- Launch the db with docker:
docker-compose -f docker/docker-compose.yml up
- Connect to the db:
psql -h localhost -p 5432 -U docker -d demodb
. Password:docker
Presentation at Node.js Paris meet up: https://slides.com/pierre-louisleportz/deck/
We have a book
table with 10,000 entries and the following columns:
id | title | author | publishingYear | editor | category | lendingNumber2017 |
---|---|---|---|---|---|---|
uuid | string | string | integer | string | string | integer |
Time measurements of requests are made using PostgreSQL \timing
on my personal computer.
We want to search the table for books that contain the inputString
either in the title
, author
, editor
or category
columns.
SELECT title, author, editor, category FROM book WHERE title ILIKE '%performance%' OR author ILIKE '%performance%' OR editor ILIKE '%performance%' OR category ILIKE '%performance%';
-> 2 results
Average timing of 1 request over 10 tries: 33.89 ms
Advantages relatively to the ILIKE
method:
- Language specific semantic help: searching for the word "fox" will match the words "fox" and "foxes" but not "foxtrot" (because "foxes" gets normalized as "fox" by
to_tsvector
but "foxtrot" does not).
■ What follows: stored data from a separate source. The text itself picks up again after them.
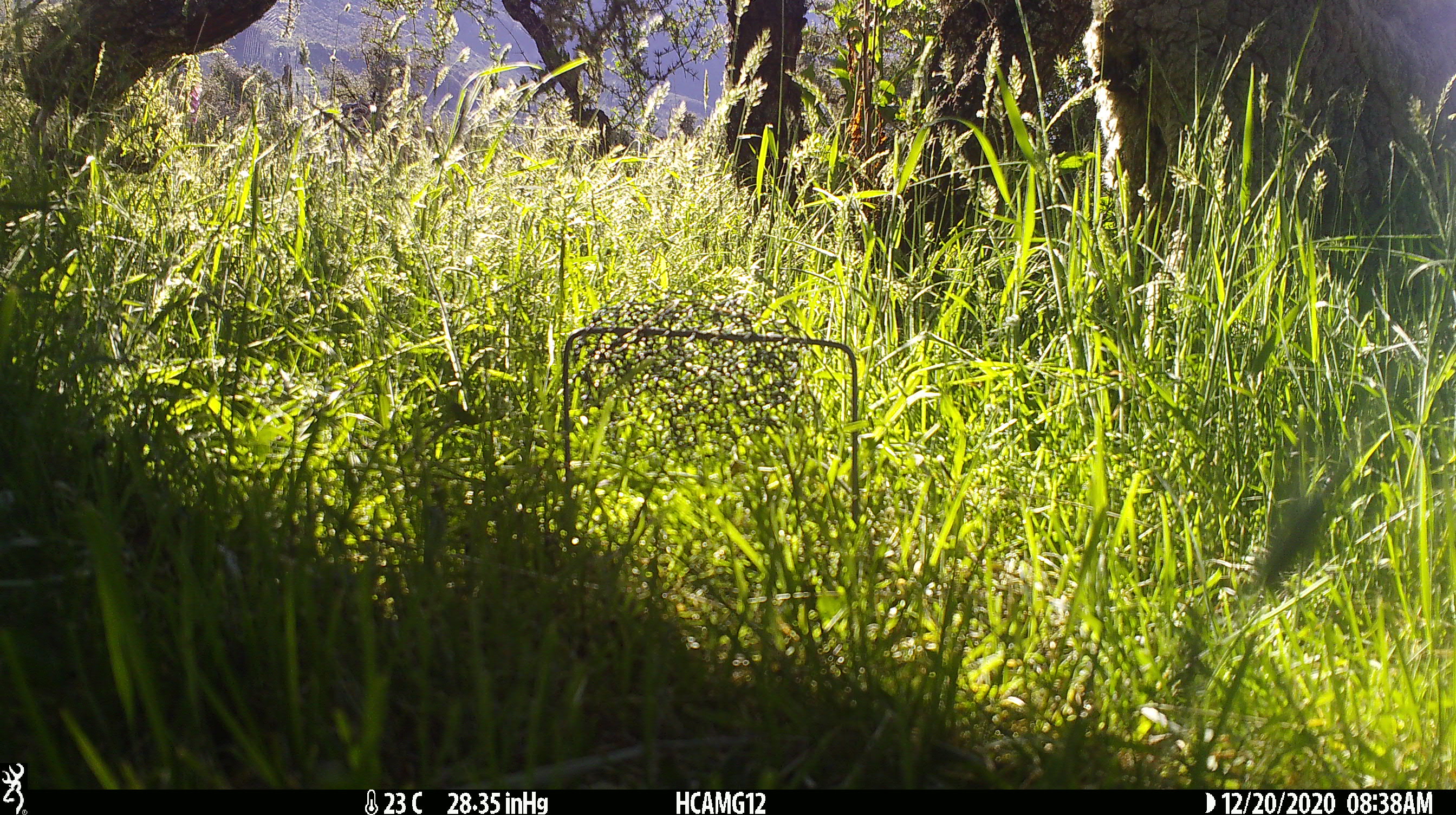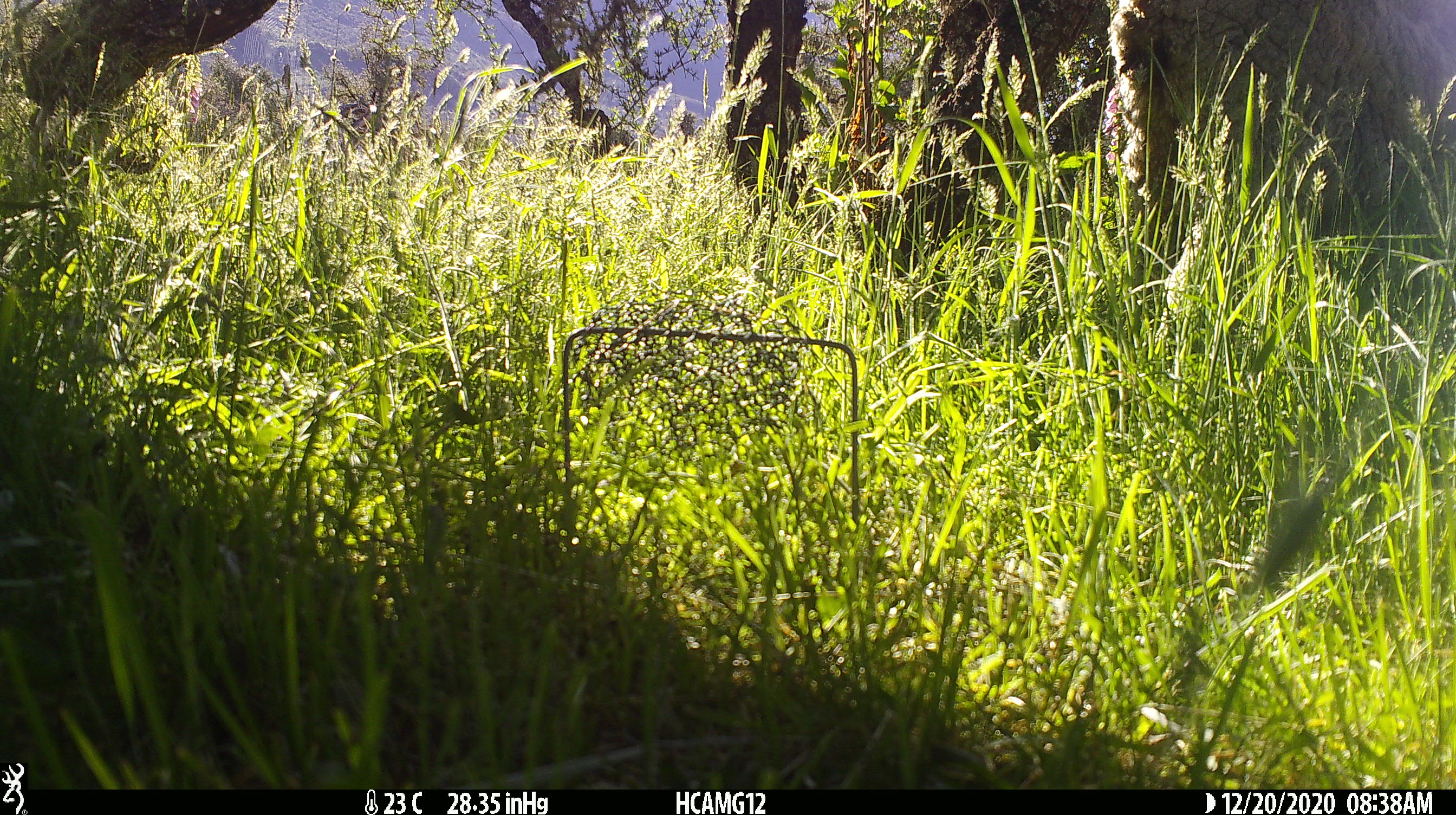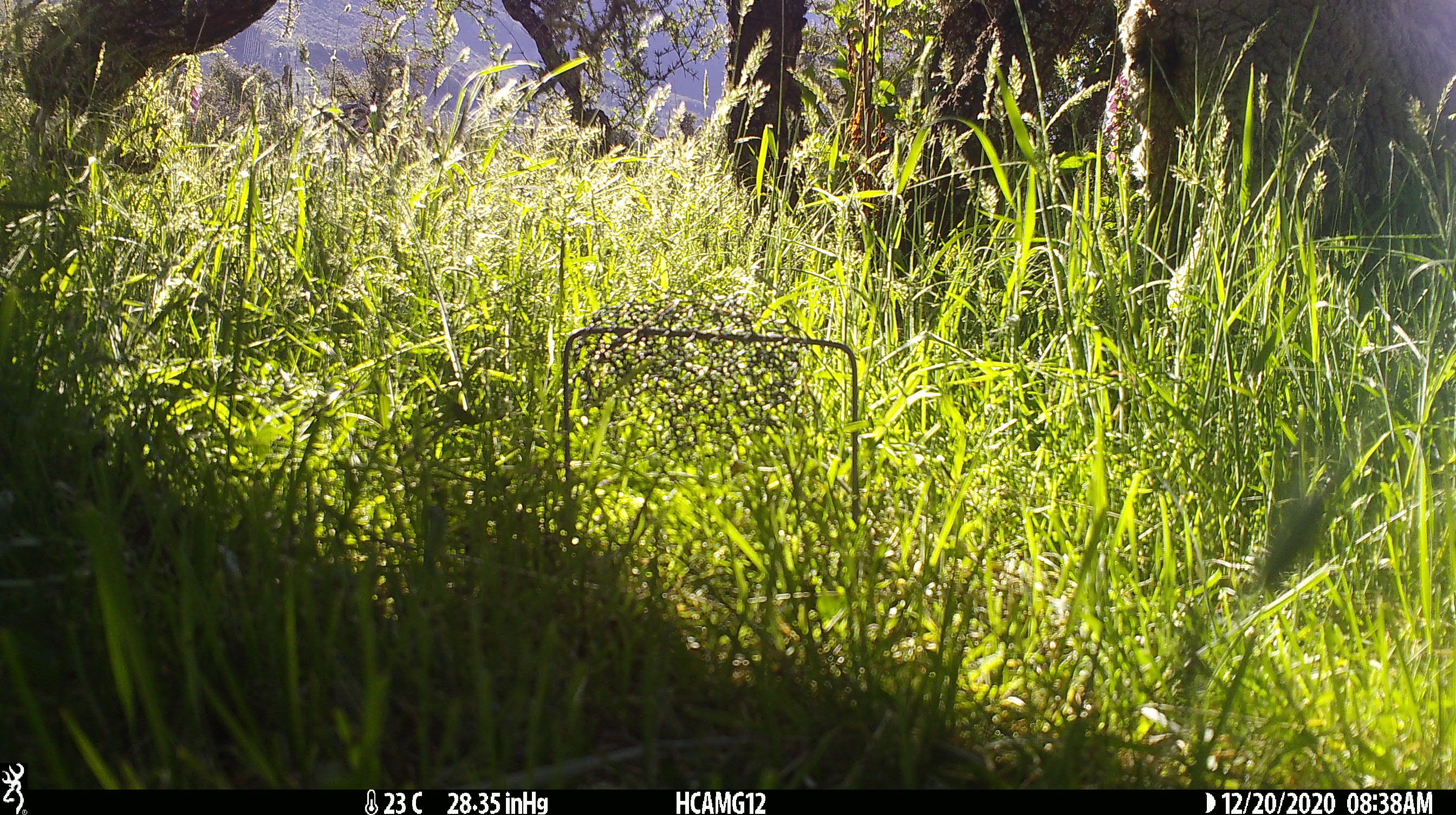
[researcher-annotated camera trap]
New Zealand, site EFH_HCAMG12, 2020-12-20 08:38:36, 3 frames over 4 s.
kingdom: Animalia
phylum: Chordata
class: Mammalia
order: Artiodactyla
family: Bovidae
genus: Ovis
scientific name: Ovis aries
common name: domestic sheep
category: sheep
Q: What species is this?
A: Sheep (domestic sheep) (Ovis aries).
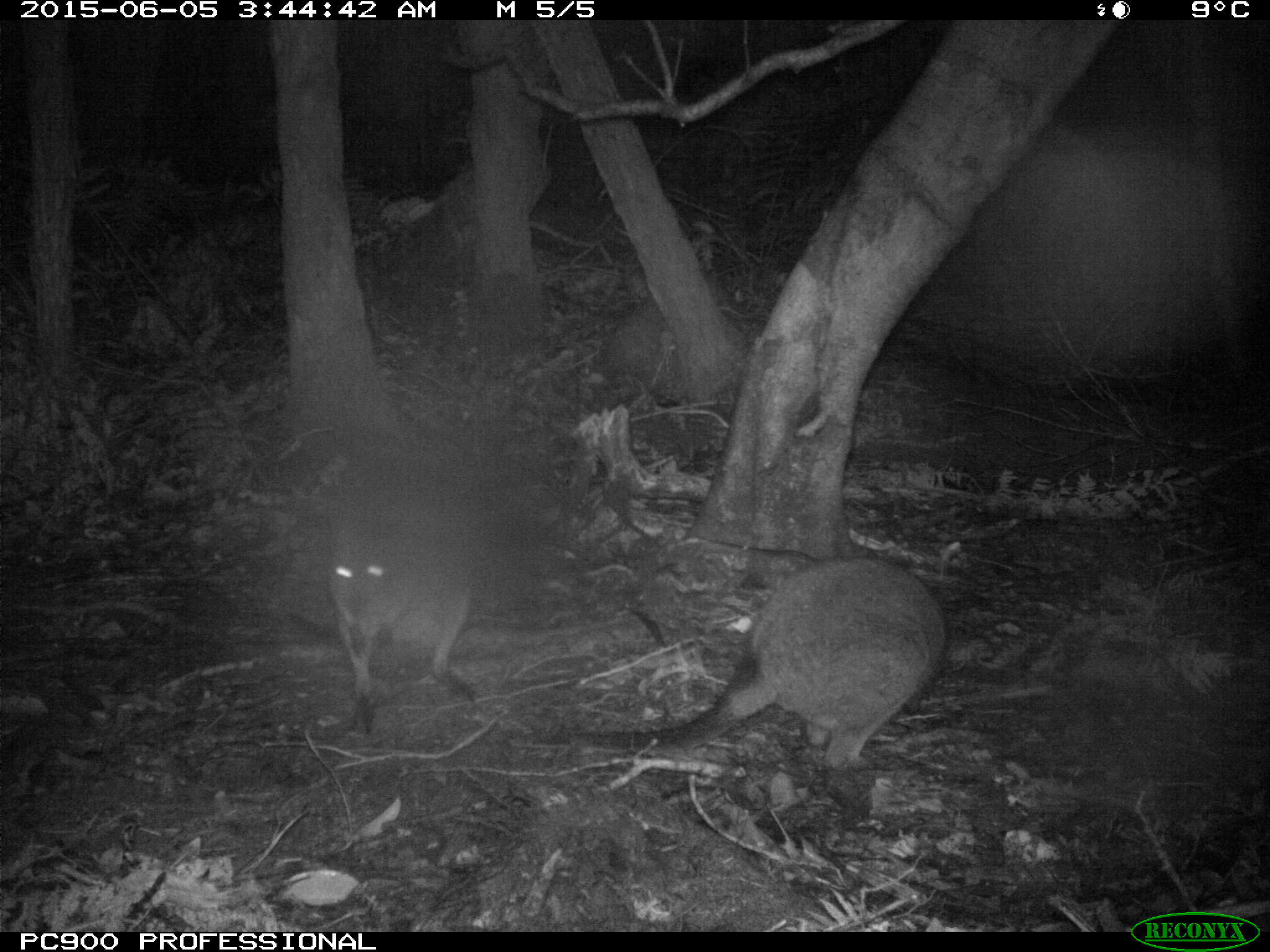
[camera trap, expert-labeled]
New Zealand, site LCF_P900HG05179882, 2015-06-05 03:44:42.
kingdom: Animalia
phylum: Chordata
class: Mammalia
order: Diprotodontia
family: Macropodidae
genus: Notamacropus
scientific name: Notamacropus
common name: wallaby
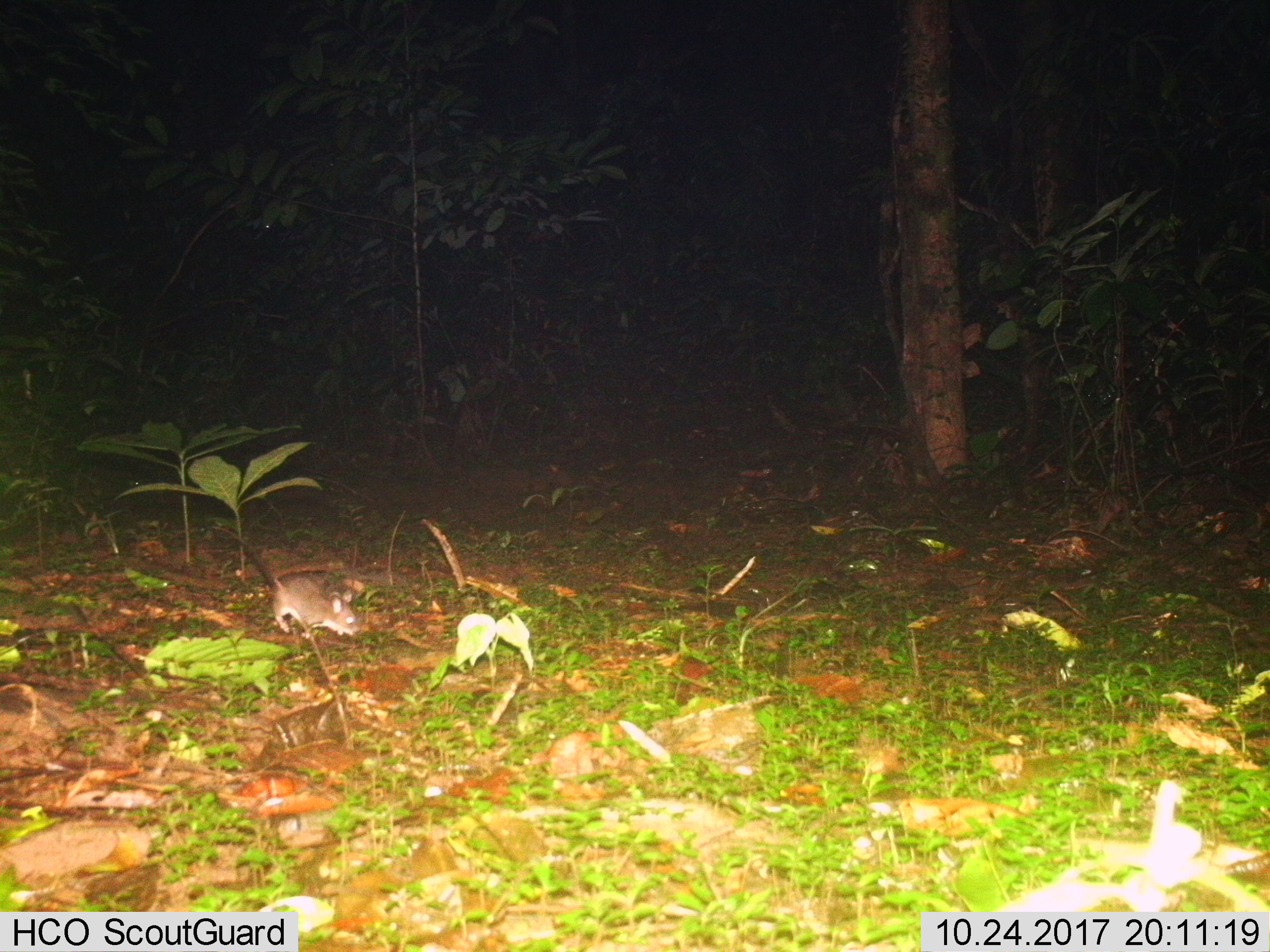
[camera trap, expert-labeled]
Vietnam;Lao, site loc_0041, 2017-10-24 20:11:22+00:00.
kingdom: Animalia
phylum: Chordata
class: Mammalia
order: Rodentia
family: Muridae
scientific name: Muridae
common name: old-world mice and rats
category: unidentified murid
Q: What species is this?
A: Unidentified murid (old-world mice and rats) (Muridae).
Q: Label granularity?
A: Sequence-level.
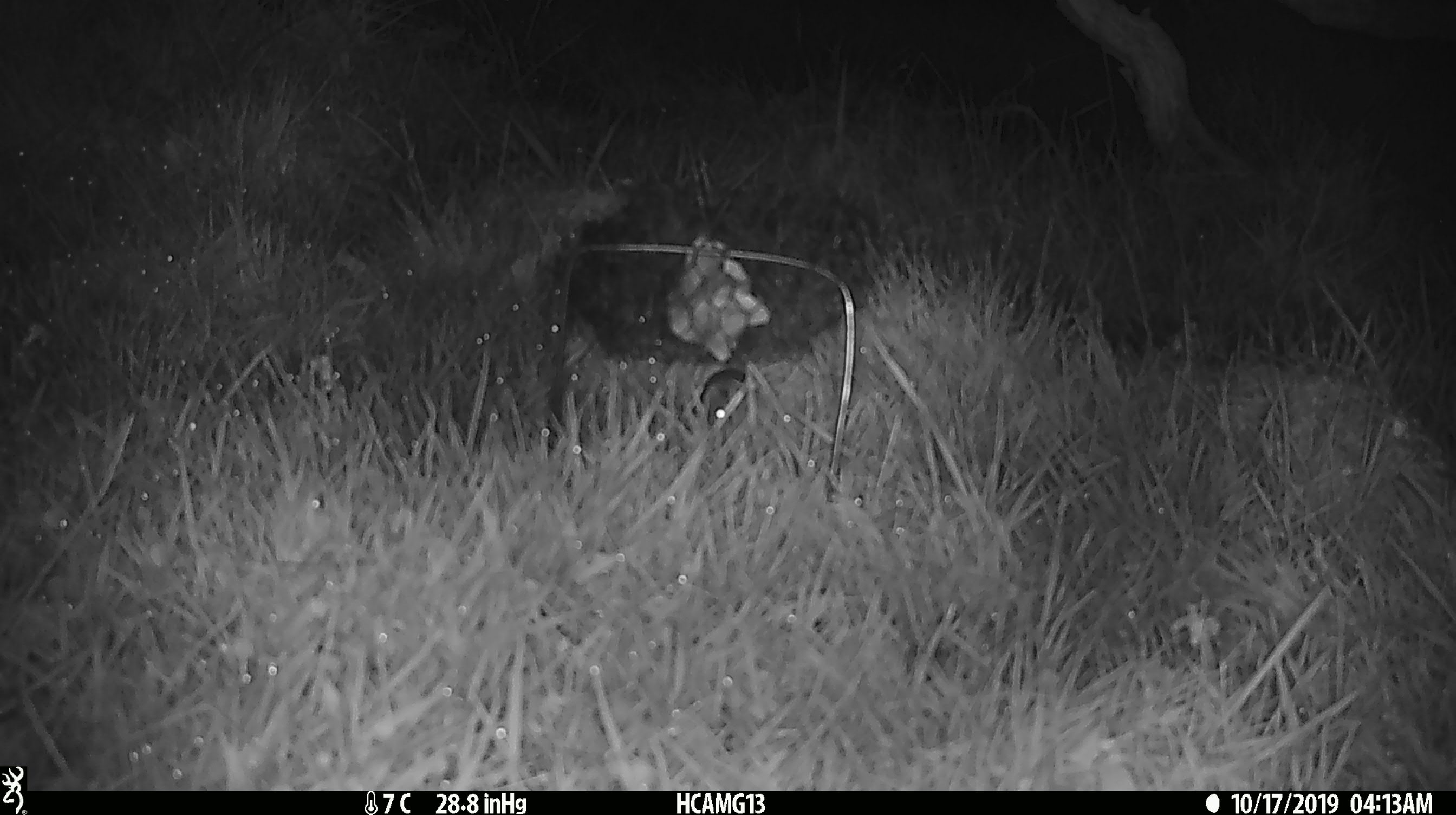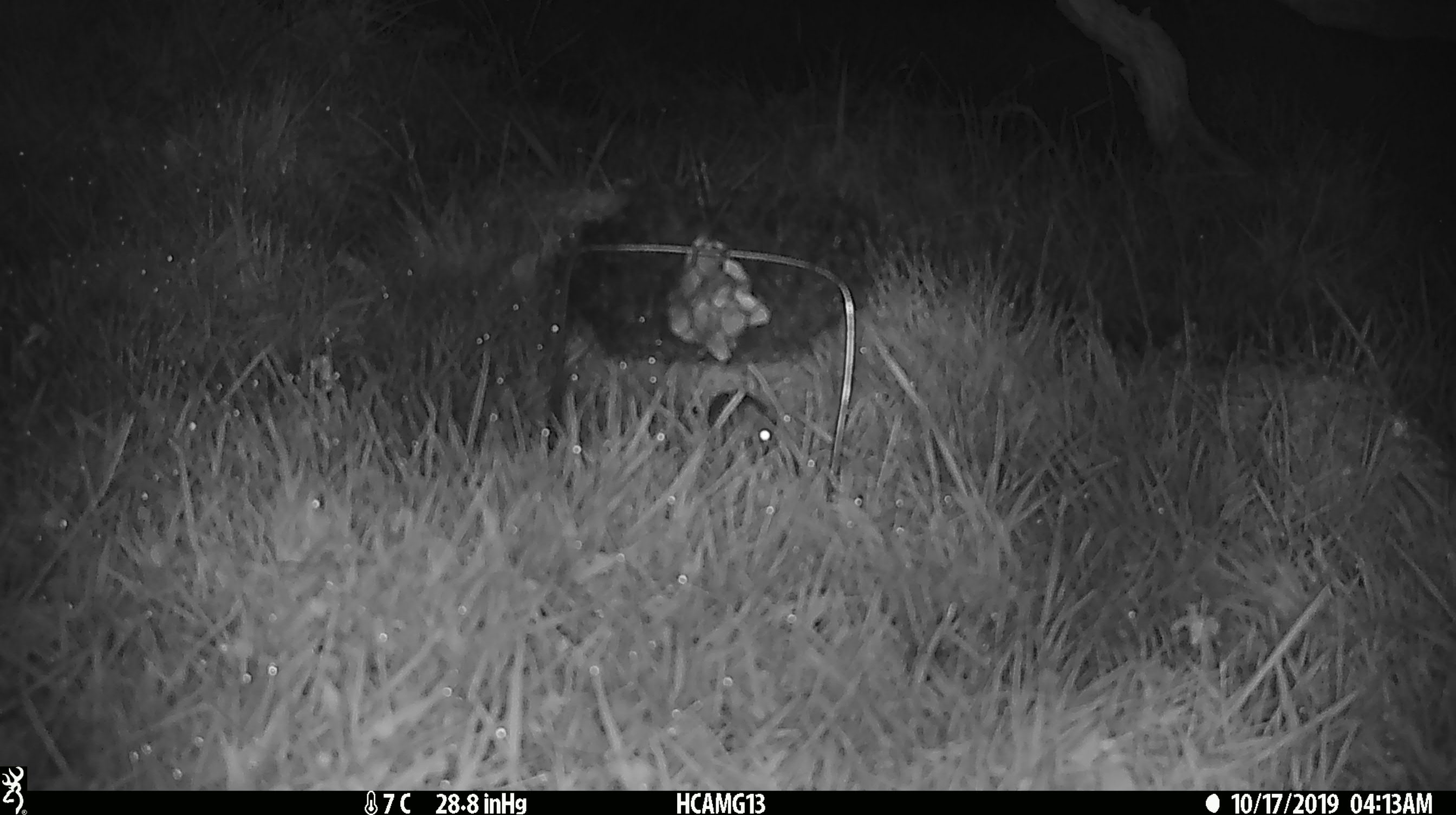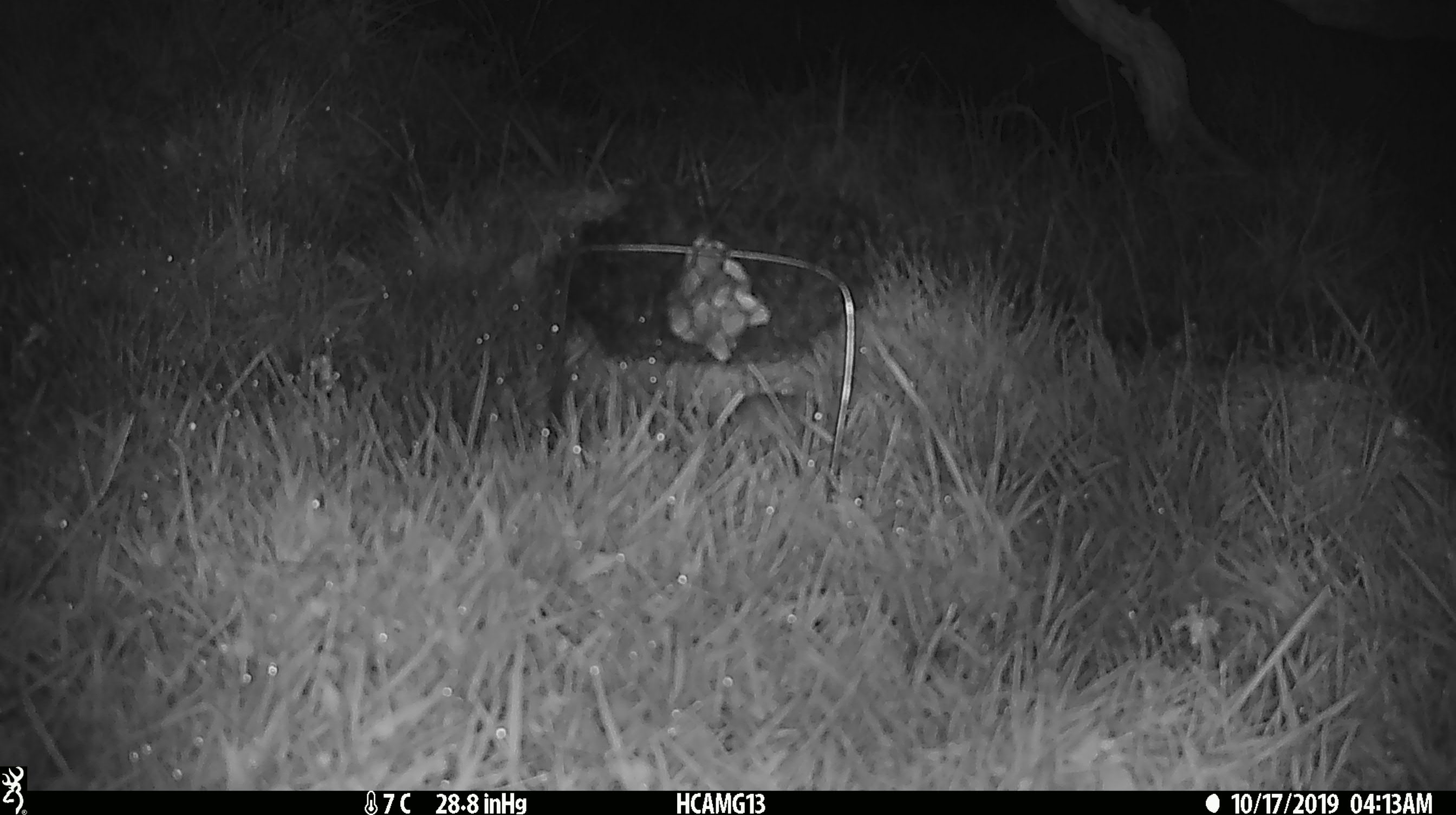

Similarly, searching for "foxes" will match both "fox" and "foxes". - Results ranking by relevance
Step 1
Associate a text search vector to each entry:
UPDATE book SET tokens = to_tsvector('french', coalesce(title, '')) || to_tsvector('french', coalesce(author, '')) || to_tsvector('french', coalesce(editor, '')) || to_tsvector('french', coalesce(category, ''));
Step 2
Search:
SELECT title, author, editor, category FROM book WHERE tokens @@ to_tsquery('french', 'sciences');
=> Average timing over 10 tries : 4.10 ms (query duration decreased by 88%)
We can see the advantage of full text search versus the ILIKE method when we search for the input "performant" instead of "performance". The ILIKE method returns 0 results whereas the full text method returns the same 2 results as with the "performance" input.
Step 3
Add A, B, C or D weights to tokens (highest relevance is A and lowest is D). In this example we consider the title
and the author
to be the most relevant criteria and therefore they have the A
rank, while category
and editor
are ranked B
and C
respectively:
UPDATE book SET tokens = setweight(to_tsvector('french', coalesce(title, '')), 'A') || setweight(to_tsvector('french', coalesce(author, '')), 'A') || setweight(to_tsvector('french', coalesce(editor, '')), 'C') || setweight(to_tsvector('french', coalesce(category, '')), 'B');
Then you can get ranked results using the ts_rank
function, that computes a matching coefficient:
SELECT title, author, editor, category, ts_rank(tokens, to_tsquery('french', 'histoire')) FROM book WHERE tokens @@ to_tsquery('french', 'histoire') ORDER BY ts_rank(tokens, to_tsquery('french', 'histoire')) DESC;
Note: "histoire" is an interesting input because the first two results have different ts_rank
results.